Scientific classification
- Kingdom: Animalia
- Phylum: Arthropoda
- Clade: Pancrustacea
- Class: Insecta
- Order: Diptera
- Section: Schizophora
- Subsection: Acalyptratae
- Superfamily: Carnoidea
- Families: Acartophthalmidae; Australimyzidae; Braulidae - bee lice; Canacidae - beach flies; Carnidae; Chloropidae - frit flies; Inbiomyiidae; Milichiidae;

= Carnoidea =

Superfamily of flies

Carnoidea is a superfamily of Acalyptratae flies.

== Description ==
In general, member of Carnoidea are small flies no more than a few millimetres long.

Carnoidea is a poorly defined superfamily. In 1989, ten synapomorphies were described for the group, but most of these have later been challenged. As of 2006, the following synapomorphies were described: uppermost fronto-orbital bristle(s) of the head is exclinate; phallus of the male is flexible, unsclerotized, simple and elongate; and phallus is microtrichose.

== Ecology ==
Braulidae are associated with honey bees, with larvae developing in beeswax while adults attach to bees and feed from bee mouthparts.

Canacidae adults are mainly found on seashore habitats such as beaches, estuarine tidal flats, wave-swept rocks and mangroves. Little is known about their larvae, but they are believed to mainly feed on algae in the intertidal zone. Australimyzidae are also found on seashores, being associated with dead or decaying plant matter.

Carnidae are scavengers found in various kinds of plant matter, animal dung, carrion and vertebrate nests. Milichiidae are also scavengers and most occur in a range of habitats, though some are restricted to ant nests, bee nests or bat dung in caves.

Chloropidae are more varied in their larval ecology, including scavengers, herbivores in plant shoots and stems (these may be largely bacterial feeders), parasites feeding on frog blood, and predators of insect or spider eggs.

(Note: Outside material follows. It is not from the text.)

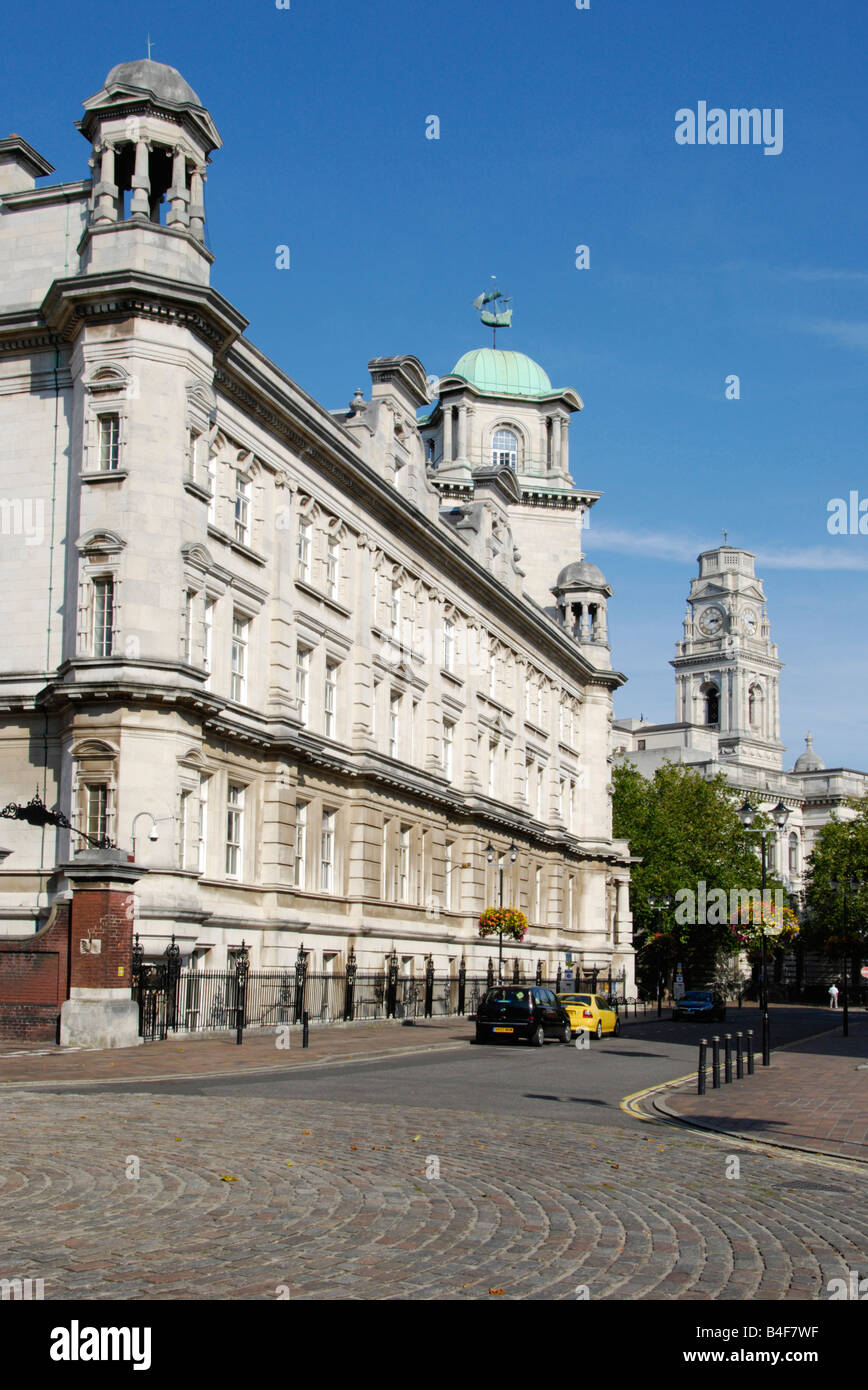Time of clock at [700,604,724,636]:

Adults of Inbiomyiidae are believed to be microbial grazers, as dissections have found fungal, algal and probably bacterial material in their guts. The larvae are unknown.

== Phylogeny ==
Australimyzidae and Inbiomyiidae are sister groups, meaning they are more closely related to each other than to any other family.

Carnoidea may not be a monophyletic group. One molecular analysis found that its constituent families are more closely related to members of other superfamilies, such as Braulidae to Drosophilidae (superfamily Ephydroidea).